Ragi mudde is a popular dish in rural Karnataka and is often a staple food. It is rich in fiber, calcium, iron, and other nutrients, making it a healthy choice for people of all ages
Ingredients for Ragi mudde
- 1 cup ragi flour (finger millet flour)
- 2 to 2.5 cups water
- Salt to taste
Instruction of Ragi mudde
- Heat a pan on medium heat and add ragi flour to it. Roast the flour for 5-7 minutes or until it turns light brown and gives off a nutty aroma. Keep stirring the flour continuously to prevent it from burning. Once roasted, remove from heat and set aside.
- In a separate pot, bring 2 cups of water to a boil. Add salt to taste.
- Reduce the heat to low and slowly add the roasted ragi flour to the boiling water, stirring continuously with a wooden spoon to avoid lumps.
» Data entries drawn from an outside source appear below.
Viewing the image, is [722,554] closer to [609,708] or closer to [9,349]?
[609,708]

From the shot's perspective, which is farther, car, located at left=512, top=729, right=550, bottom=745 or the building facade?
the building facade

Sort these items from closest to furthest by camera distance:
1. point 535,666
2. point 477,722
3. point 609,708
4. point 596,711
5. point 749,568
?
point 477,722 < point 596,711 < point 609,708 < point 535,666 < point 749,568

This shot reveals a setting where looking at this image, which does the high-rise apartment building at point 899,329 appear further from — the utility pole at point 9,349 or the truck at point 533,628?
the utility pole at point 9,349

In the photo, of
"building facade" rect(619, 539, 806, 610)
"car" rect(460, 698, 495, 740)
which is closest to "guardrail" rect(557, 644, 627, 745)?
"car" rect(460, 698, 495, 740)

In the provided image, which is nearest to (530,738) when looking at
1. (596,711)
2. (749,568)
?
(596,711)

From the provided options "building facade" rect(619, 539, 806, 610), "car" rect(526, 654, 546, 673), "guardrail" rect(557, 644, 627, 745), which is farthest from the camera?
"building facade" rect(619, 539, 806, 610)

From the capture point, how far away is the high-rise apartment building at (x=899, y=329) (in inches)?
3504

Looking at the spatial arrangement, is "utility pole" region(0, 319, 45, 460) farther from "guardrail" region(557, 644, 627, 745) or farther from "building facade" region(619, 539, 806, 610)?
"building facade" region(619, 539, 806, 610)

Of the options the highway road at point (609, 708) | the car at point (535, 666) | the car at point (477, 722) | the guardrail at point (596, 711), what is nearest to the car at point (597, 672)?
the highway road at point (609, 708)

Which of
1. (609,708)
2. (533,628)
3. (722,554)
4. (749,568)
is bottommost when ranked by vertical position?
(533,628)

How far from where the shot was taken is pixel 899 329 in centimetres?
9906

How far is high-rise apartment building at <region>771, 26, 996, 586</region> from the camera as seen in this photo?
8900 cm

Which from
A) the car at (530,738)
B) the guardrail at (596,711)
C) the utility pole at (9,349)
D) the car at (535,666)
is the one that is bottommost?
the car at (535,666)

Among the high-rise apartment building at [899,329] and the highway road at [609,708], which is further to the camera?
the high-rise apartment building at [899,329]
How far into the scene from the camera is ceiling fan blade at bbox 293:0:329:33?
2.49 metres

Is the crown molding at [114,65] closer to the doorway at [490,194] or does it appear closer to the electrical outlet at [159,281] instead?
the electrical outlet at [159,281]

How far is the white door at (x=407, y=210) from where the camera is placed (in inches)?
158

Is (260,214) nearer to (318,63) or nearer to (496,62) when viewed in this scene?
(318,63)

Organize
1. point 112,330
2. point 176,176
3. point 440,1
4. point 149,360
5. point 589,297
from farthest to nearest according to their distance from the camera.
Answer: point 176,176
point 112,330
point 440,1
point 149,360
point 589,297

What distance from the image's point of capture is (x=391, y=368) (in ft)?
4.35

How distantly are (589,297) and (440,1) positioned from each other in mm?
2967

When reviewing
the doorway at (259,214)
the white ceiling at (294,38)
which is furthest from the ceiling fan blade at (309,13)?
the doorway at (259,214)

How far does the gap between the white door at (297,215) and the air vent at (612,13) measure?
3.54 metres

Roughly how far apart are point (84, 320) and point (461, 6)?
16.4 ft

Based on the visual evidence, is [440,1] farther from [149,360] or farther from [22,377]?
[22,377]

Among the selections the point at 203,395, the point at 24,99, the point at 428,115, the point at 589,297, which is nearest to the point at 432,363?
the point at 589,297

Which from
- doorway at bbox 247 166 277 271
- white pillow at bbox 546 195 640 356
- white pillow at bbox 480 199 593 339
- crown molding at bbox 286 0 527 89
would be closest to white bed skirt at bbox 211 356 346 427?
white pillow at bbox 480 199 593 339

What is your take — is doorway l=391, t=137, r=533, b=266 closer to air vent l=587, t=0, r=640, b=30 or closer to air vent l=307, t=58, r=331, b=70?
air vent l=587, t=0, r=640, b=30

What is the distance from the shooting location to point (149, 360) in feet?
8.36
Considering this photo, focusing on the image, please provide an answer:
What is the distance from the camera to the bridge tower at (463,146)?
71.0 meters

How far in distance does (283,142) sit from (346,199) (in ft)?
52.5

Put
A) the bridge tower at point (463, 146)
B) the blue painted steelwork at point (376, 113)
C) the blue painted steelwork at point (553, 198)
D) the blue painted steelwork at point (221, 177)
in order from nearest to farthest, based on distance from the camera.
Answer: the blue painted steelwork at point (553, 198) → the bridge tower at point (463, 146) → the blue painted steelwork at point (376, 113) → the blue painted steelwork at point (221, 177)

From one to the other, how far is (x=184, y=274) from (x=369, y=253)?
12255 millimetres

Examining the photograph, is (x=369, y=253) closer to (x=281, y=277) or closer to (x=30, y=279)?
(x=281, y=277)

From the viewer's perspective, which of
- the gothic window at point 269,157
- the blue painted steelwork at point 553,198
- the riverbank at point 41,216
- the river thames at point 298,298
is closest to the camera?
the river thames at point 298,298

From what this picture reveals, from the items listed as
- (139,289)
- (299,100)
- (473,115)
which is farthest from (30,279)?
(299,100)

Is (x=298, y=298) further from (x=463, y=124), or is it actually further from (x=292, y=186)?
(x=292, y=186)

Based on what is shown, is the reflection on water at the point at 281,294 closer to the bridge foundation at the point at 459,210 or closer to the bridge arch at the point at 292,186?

- Keep stirring until the mixture starts to thicken and forms a soft, smooth dough. If the dough is too thick, add more water in small increments and continue stirring until it reaches the desired consistency.
- Cover the pot with a lid and let it cook on low heat for 10-15 minutes.
- Wet your hands with water and take a small portion of the dough to form a ball or mudde. Use your fingers to shape the ball into a dome or cone shape. Make sure the mudde is firm and smooth.
- Repeat the process to make more mudde.
- Serve hot with a spicy vegetable or meat-based gravy.
- Use hot water when mixing the ragi flour to avoid lumps.
- Stir continuously when cooking the dough to avoid burning and achieve a smooth consistency.
- Wet your hands with water before shaping the mudde to prevent sticking.
- Serve the mudde immediately after cooking to avoid it becoming hard.
- Masala Ragi Mudde: Add finely chopped onions, green chilies, and coriander leaves to the dough before shaping the mudde. This will add a spicy and flavorful twist to the traditional recipe.
- Ragi Mudde with Yogurt: Mix ragi flour with yogurt instead of water to make a softer and creamier version of the dish.
- Sweet Ragi Mudde: Add jaggery and grated coconut to the ragi flour and water mixture, and cook the dough until it thickens. This will create a sweet version of the dish that can be served as a dessert.
- Ragi Mudde Upma: Crumble leftover ragi mudde and sauté it with onions, tomatoes, and Indian spices to make a delicious and healthy breakfast upma.